→ WORK INSTRUCTIONS: Locate every line in the rows below that contains the string "distance", and copy each such line in full. The match is case-sensitive.

→ DATA EXCERPTS:
+ + + + +

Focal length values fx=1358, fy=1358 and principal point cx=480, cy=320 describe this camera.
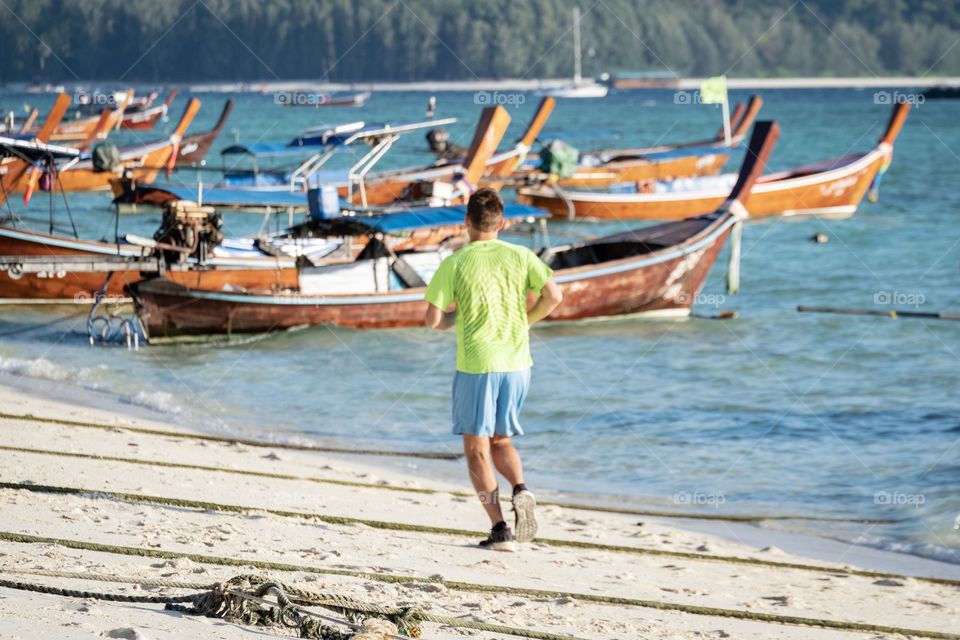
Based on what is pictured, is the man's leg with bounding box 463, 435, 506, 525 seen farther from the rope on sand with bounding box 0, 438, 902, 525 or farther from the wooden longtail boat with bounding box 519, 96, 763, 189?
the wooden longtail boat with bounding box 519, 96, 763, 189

+ + + + +

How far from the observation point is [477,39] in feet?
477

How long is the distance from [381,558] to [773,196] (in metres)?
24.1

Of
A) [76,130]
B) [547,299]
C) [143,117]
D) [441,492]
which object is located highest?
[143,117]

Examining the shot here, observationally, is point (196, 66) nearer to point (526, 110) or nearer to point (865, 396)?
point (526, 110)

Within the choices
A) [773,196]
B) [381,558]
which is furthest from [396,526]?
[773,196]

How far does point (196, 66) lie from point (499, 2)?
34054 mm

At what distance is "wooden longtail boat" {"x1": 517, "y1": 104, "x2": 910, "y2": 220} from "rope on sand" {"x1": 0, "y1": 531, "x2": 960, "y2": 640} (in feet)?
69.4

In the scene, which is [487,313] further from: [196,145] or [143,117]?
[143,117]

+ + + + +

→ WRITTEN SOLUTION:
How long is the distance from [381,558] to [773,196] (in metres)?
At what distance is "wooden longtail boat" {"x1": 517, "y1": 104, "x2": 910, "y2": 220} from "rope on sand" {"x1": 0, "y1": 531, "x2": 960, "y2": 640} (in feet)?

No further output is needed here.